[EXERCISE DIRECTIONS] Beneath this line sits some data. Return only its lines from the one holding "木屋町の桜2020_2" through the one holding "Ideal Standing Desk", inclusive, exactly, with the images removed.

Scraped caption text data:

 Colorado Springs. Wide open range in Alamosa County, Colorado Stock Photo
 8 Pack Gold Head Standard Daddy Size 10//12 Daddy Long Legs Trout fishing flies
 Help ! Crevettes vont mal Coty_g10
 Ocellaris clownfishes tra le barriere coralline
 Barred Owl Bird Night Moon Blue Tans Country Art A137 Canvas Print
--
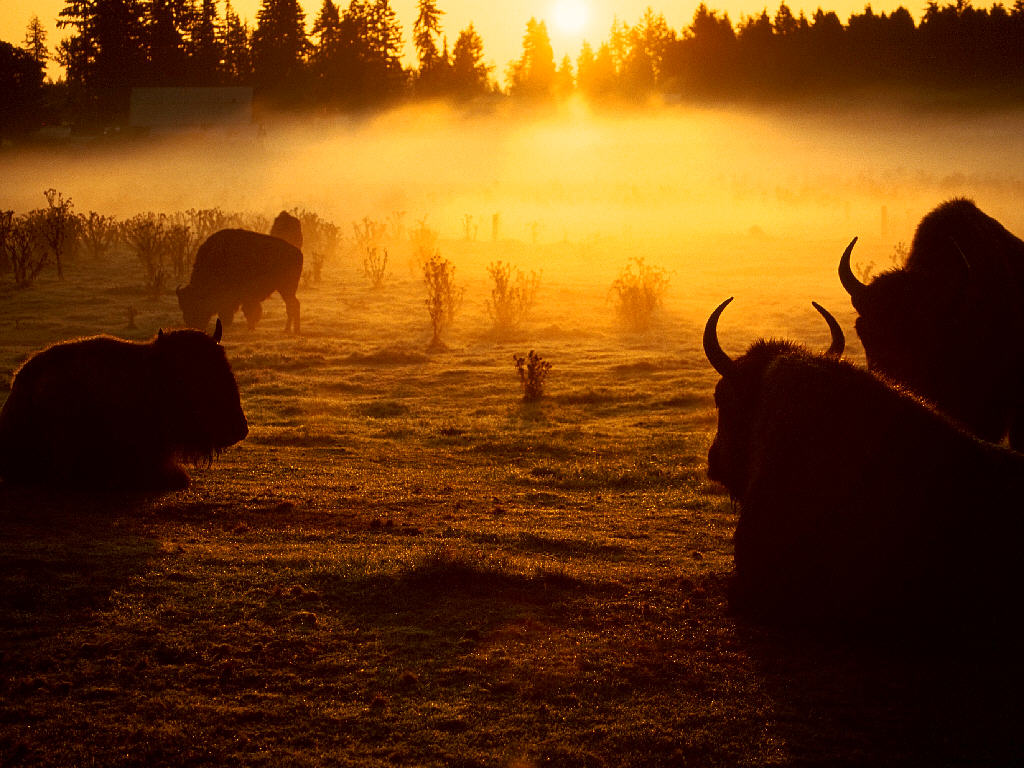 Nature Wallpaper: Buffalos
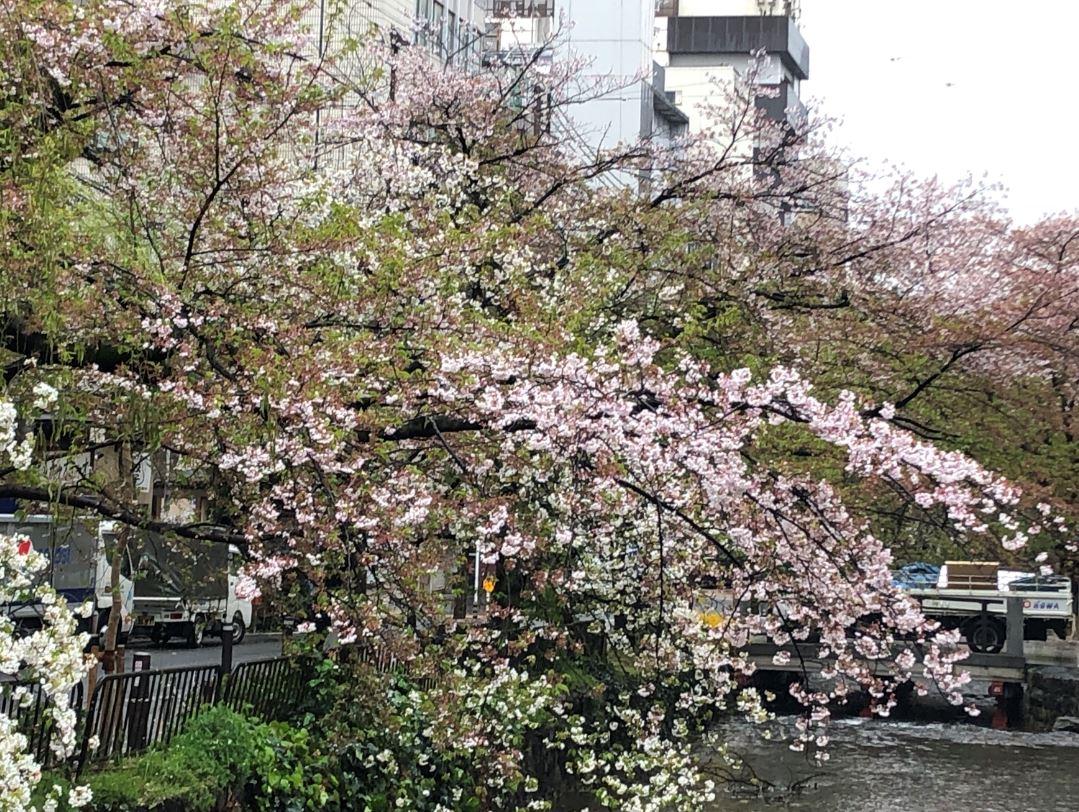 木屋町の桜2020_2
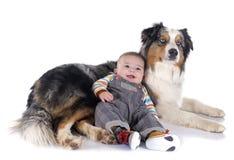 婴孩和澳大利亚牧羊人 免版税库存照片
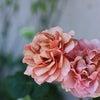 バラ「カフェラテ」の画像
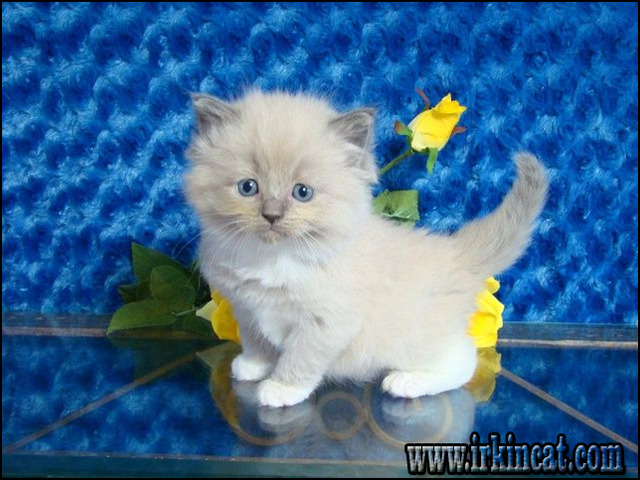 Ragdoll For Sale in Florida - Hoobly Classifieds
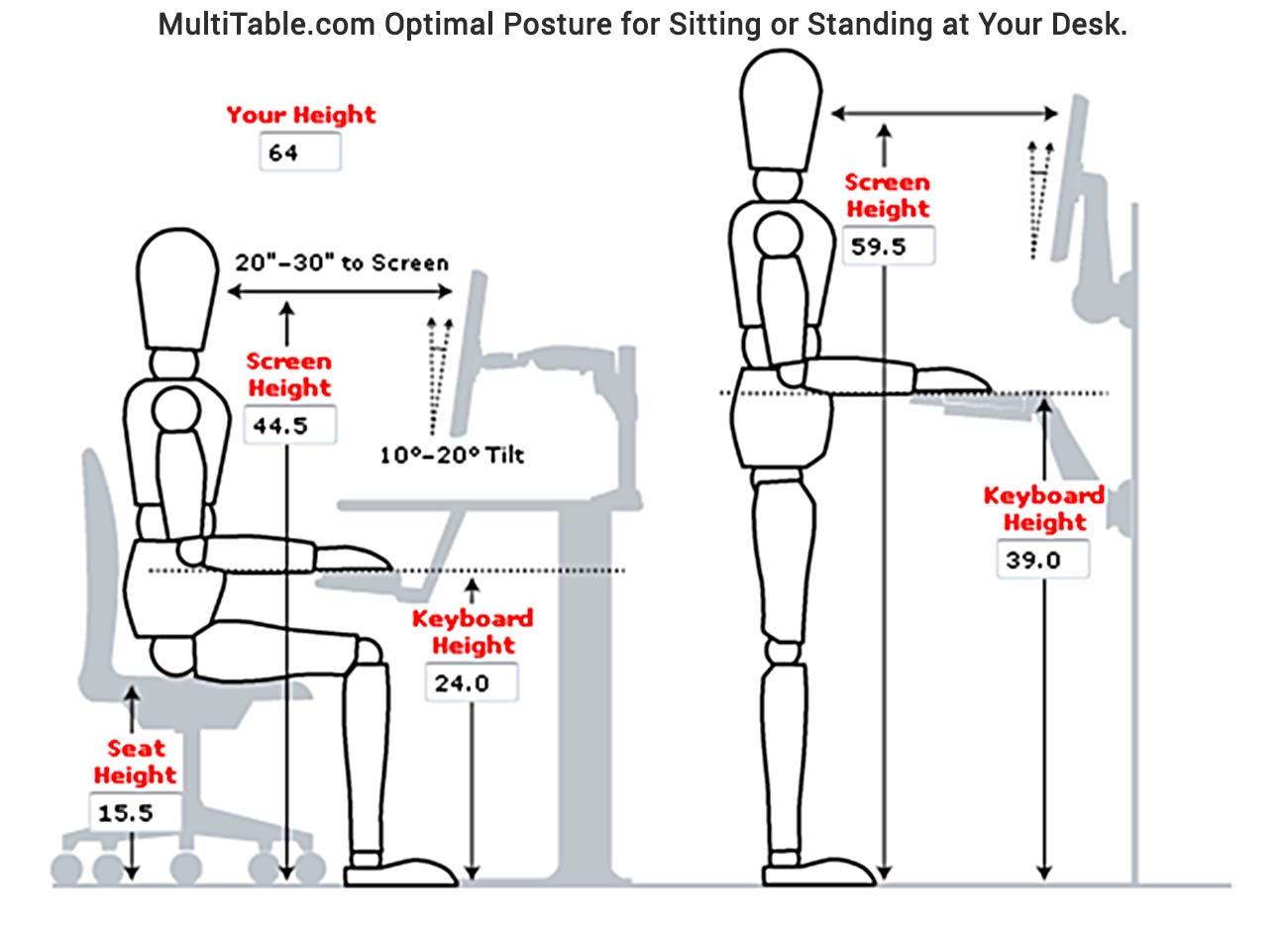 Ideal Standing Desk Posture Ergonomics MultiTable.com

[RESULT OF THIS EXERCISE]
 木屋町の桜2020_2
 婴孩和澳大利亚牧羊人 免版税库存照片
 バラ「カフェラテ」の画像
 Ragdoll For Sale in Florida - Hoobly Classifieds
 Ideal Standing Desk Posture Ergonomics MultiTable.com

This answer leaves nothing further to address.